Task directions
When you find the line with "United States, site" among the records below, reproduce it and each line after it exactly, ending with the line with "common name: red deer".
*** Dataset excerpts Section Begins ***
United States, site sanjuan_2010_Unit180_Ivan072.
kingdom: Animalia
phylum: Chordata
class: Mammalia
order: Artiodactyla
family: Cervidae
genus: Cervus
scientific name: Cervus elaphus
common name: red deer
*** Dataset excerpts Section Ends ***
*** Dataset excerpts Section Begins ***
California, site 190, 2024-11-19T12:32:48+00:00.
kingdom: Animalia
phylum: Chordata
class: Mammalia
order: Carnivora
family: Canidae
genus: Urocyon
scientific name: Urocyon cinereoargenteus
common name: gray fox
*** Dataset excerpts Section Ends ***
Task output
United States, site sanjuan_2010_Unit180_Ivan072.
kingdom: Animalia
phylum: Chordata
class: Mammalia
order: Artiodactyla
family: Cervidae
genus: Cervus
scientific name: Cervus elaphus
common name: red deer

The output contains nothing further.